> _Short problem_
Translate this sentence from the soup post below into Spanish: "While the water is coming to a boil, I add raw potatoes and carrots."

> _Extract to read_
Begin
Cauldron

I like books.

Name:

I live in a small town and enjoy writing about the inhabitants. I spend most of my time perusing through used book stores looking for that one great book that I don't have; consequently, I have rooms filled with books. I am a book addict.

Saturday, December 29, 2007

Soup and Memories

Today, I decided to make soup, so the first thing I did or that I ever do when I make soup is cut a stalk or two of celery and dice up an onion and chop up a bell pepper. I usually put these three things in some olive oil and let the onions sweat and when they are all tender and have filled the house with a really nice smell, I’ll add some garlic and let the garlic soften and then fill the pan with water. While the water is coming to a boil, I add raw potatoes and carrots. In another pot, I’ll cook the meat. I use either stew meat or ground round and on occasion, I use chicken or turkey. Today, I used ground round. After the meat cooked, I drained the grease off and put it into the pot with the vegetables and then I added green beans, corn, broccoli, cabbage, tomato sauce, and diced tomatoes. After a couple of hours, the vegetables and meat married, that’s what the cooking shows call the mixing of flavors, so the marriage occurred, and when the cornbread was cooked, Mr. Zelda and I each enjoyed a big bowl of soup.
End
> _Excerpted records_
Begin
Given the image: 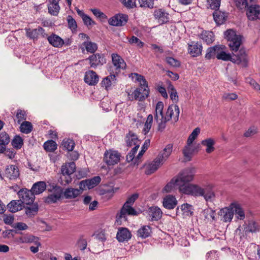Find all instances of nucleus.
I'll return each instance as SVG.
<instances>
[{
	"label": "nucleus",
	"instance_id": "f257e3e1",
	"mask_svg": "<svg viewBox=\"0 0 260 260\" xmlns=\"http://www.w3.org/2000/svg\"><path fill=\"white\" fill-rule=\"evenodd\" d=\"M139 194L135 193L128 198L120 211L116 215V223L121 225L123 221L127 220V215H136L137 212L132 207L135 201L138 198Z\"/></svg>",
	"mask_w": 260,
	"mask_h": 260
},
{
	"label": "nucleus",
	"instance_id": "f03ea898",
	"mask_svg": "<svg viewBox=\"0 0 260 260\" xmlns=\"http://www.w3.org/2000/svg\"><path fill=\"white\" fill-rule=\"evenodd\" d=\"M195 174L194 168H186L175 177L177 181L178 188L180 192L182 191V189H185L190 184L189 182L193 181Z\"/></svg>",
	"mask_w": 260,
	"mask_h": 260
},
{
	"label": "nucleus",
	"instance_id": "7ed1b4c3",
	"mask_svg": "<svg viewBox=\"0 0 260 260\" xmlns=\"http://www.w3.org/2000/svg\"><path fill=\"white\" fill-rule=\"evenodd\" d=\"M224 36L229 42L230 49L234 52H237L242 43L241 36L236 34L233 29H229L225 31Z\"/></svg>",
	"mask_w": 260,
	"mask_h": 260
},
{
	"label": "nucleus",
	"instance_id": "20e7f679",
	"mask_svg": "<svg viewBox=\"0 0 260 260\" xmlns=\"http://www.w3.org/2000/svg\"><path fill=\"white\" fill-rule=\"evenodd\" d=\"M76 169V164L74 162L66 163L61 166V171L62 176L60 177L61 183L62 185L68 184L72 181L71 175L73 174Z\"/></svg>",
	"mask_w": 260,
	"mask_h": 260
},
{
	"label": "nucleus",
	"instance_id": "39448f33",
	"mask_svg": "<svg viewBox=\"0 0 260 260\" xmlns=\"http://www.w3.org/2000/svg\"><path fill=\"white\" fill-rule=\"evenodd\" d=\"M179 114L180 110L178 105H171L169 106L164 118L165 128L166 122L171 119H172L175 122H177L179 119Z\"/></svg>",
	"mask_w": 260,
	"mask_h": 260
},
{
	"label": "nucleus",
	"instance_id": "423d86ee",
	"mask_svg": "<svg viewBox=\"0 0 260 260\" xmlns=\"http://www.w3.org/2000/svg\"><path fill=\"white\" fill-rule=\"evenodd\" d=\"M164 103L158 102L155 106L154 119L158 124V129L162 131L165 128L164 116L163 115Z\"/></svg>",
	"mask_w": 260,
	"mask_h": 260
},
{
	"label": "nucleus",
	"instance_id": "0eeeda50",
	"mask_svg": "<svg viewBox=\"0 0 260 260\" xmlns=\"http://www.w3.org/2000/svg\"><path fill=\"white\" fill-rule=\"evenodd\" d=\"M255 3V0L250 3L246 11L248 19L251 21L260 20V6Z\"/></svg>",
	"mask_w": 260,
	"mask_h": 260
},
{
	"label": "nucleus",
	"instance_id": "6e6552de",
	"mask_svg": "<svg viewBox=\"0 0 260 260\" xmlns=\"http://www.w3.org/2000/svg\"><path fill=\"white\" fill-rule=\"evenodd\" d=\"M120 154L116 150H107L104 154V161L108 166L118 164L120 159Z\"/></svg>",
	"mask_w": 260,
	"mask_h": 260
},
{
	"label": "nucleus",
	"instance_id": "1a4fd4ad",
	"mask_svg": "<svg viewBox=\"0 0 260 260\" xmlns=\"http://www.w3.org/2000/svg\"><path fill=\"white\" fill-rule=\"evenodd\" d=\"M22 204L29 205L34 203L35 197L31 190L26 188L21 189L17 193Z\"/></svg>",
	"mask_w": 260,
	"mask_h": 260
},
{
	"label": "nucleus",
	"instance_id": "9d476101",
	"mask_svg": "<svg viewBox=\"0 0 260 260\" xmlns=\"http://www.w3.org/2000/svg\"><path fill=\"white\" fill-rule=\"evenodd\" d=\"M111 57L113 65L115 68V71L111 68L109 71H112L113 73L117 74L121 70L125 69L126 66V63L120 56L116 53H113L111 55Z\"/></svg>",
	"mask_w": 260,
End
> _Response to this task_
Mientras el agua se pone a hervir, añado papas crudas y zanahorias.